Vector Arithmetic: Taking multiples of the latent space

In [352]:
noise_example = gan170_noise2[419]
fig, ax = plt.subplots(1,5, figsize=(16,4))
mult = .5
for col in range(5):
    noise = noise_example * mult  # simply multiple the noise by a constant and compare outputs
    noise_to_image(best_gan170, noise, ax=ax[col], title="Multiple = {:.2f}".format(mult))
    mult += .2
    
fig.suptitle("Vector Arithmetic", fontsize=25, y=1.05);
    

Comments:

We can see that points further from the origin in latent space tend to brighter, more saturated generated images.

Exploring Nearby Points in Latent Space

In [342]:
noise_example2 = gan170_noise2[701]
noise_example3 = gan170_noise2[433]

def add_small_noise(demo_noise):
    fig, ax = plt.subplots(1,5, figsize=(15,4))
    for col in range(5):
        noise = demo_noise + np.random.normal(0, .4, 100)  # Add a slight amount of extra noise each time
        noise_to_image(best_gan170, noise, ax=ax[col])

    fig.suptitle("Random Tip Toe", fontsize=23, y=.93);
    
add_small_noise(noise_example2)
In [343]:
add_small_noise(noise_example3)

Conclude the Code with a Few More Favorites

In [347]:
nice_images = np.vstack((example_imgs1, example_imgs2))
In [350]:
examine_images(nice_images, 4, 5, 0, show_idx=True, suptitle="More Nice Generated Images", scale=1.3)

Conclusion

This project has highlighted the potential for GANs to create attractive, original paintings.
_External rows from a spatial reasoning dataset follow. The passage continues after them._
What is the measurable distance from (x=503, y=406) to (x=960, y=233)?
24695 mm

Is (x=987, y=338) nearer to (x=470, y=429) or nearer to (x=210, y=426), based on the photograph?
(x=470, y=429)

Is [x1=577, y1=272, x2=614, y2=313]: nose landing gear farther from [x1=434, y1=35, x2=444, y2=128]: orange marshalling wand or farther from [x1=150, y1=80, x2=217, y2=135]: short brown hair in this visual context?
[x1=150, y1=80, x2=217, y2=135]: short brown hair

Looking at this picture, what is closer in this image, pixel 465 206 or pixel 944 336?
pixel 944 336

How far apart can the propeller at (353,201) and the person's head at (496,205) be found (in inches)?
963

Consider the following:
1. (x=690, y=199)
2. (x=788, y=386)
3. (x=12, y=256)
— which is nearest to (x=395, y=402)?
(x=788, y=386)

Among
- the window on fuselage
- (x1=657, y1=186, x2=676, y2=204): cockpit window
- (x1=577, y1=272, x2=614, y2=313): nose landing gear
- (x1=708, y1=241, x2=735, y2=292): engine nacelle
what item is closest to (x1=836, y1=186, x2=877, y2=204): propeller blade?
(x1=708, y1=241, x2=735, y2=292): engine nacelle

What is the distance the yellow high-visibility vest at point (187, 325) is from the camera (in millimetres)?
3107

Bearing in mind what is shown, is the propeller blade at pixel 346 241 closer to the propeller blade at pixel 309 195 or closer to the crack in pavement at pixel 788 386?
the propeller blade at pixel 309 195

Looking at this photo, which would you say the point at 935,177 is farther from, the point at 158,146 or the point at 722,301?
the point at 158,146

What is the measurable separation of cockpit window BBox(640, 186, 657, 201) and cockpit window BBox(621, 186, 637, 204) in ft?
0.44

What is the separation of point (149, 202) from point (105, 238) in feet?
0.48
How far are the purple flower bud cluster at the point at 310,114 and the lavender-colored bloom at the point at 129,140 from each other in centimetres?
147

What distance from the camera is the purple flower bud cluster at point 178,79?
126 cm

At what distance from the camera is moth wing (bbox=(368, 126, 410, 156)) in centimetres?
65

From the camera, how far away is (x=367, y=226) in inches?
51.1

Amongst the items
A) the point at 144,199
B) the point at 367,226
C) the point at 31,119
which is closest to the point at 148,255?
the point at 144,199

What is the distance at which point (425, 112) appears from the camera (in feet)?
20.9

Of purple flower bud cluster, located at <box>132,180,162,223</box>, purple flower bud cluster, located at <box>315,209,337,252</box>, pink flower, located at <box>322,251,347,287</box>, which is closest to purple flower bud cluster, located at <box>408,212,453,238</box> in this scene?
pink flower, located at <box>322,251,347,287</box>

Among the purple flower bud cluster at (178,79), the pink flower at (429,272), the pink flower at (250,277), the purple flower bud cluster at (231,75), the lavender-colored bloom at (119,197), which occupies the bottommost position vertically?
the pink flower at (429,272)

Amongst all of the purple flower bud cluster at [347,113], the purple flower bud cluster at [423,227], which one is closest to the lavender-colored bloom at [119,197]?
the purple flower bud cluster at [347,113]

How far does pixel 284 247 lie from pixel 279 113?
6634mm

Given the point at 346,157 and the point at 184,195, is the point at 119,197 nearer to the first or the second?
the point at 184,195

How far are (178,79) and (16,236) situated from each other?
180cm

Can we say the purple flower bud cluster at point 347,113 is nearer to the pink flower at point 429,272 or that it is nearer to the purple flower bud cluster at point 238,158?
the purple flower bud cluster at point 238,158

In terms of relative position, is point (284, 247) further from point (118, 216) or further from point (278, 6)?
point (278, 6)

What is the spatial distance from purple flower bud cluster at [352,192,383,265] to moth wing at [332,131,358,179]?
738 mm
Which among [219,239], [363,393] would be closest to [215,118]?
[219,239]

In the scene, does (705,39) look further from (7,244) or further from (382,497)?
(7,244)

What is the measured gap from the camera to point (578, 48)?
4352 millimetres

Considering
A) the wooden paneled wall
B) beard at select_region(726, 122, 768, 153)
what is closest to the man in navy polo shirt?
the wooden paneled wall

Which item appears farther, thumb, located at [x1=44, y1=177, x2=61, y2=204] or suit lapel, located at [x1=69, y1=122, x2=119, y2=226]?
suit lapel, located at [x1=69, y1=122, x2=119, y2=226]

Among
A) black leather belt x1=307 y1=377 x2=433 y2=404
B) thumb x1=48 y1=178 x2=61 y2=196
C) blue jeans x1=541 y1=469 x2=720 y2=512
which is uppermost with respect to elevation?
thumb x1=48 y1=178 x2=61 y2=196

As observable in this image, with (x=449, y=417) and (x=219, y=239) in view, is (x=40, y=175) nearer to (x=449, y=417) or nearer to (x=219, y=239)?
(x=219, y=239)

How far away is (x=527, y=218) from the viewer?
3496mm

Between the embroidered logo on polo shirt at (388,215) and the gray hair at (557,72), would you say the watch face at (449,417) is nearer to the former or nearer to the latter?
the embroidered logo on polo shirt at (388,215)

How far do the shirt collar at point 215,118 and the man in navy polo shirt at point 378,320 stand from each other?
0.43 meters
Success hinged on collecting a large and varied dataset of landscape paintings, using GAN code already working on MNIST as a base, and leveraging the compute power of Google Cloud to experiment with hyperparameter tuning and architecture. The work of Alec Radford et al to find tips for DCGAN convergence was also critical, as was a handful of blogs showing that GANs work well on the Wiki Art dataset.

For future work, it would be great to increase the resolution. That I recall, I have not yet seen any examples of GANs creating landscapes in resolution larger than 128 x 128. One idea is to use a super resolution network on the images that I already have. Also, Nvidia has had promising success generating high resolution fake faces by gradually increasing resolution while training.

I'm glad to have produced something I can hang on my wall, even though it's just a contact sheet of thumbnails. In the future I hope to see user friendly, interactive GANs utilized by artists to enhance creativity.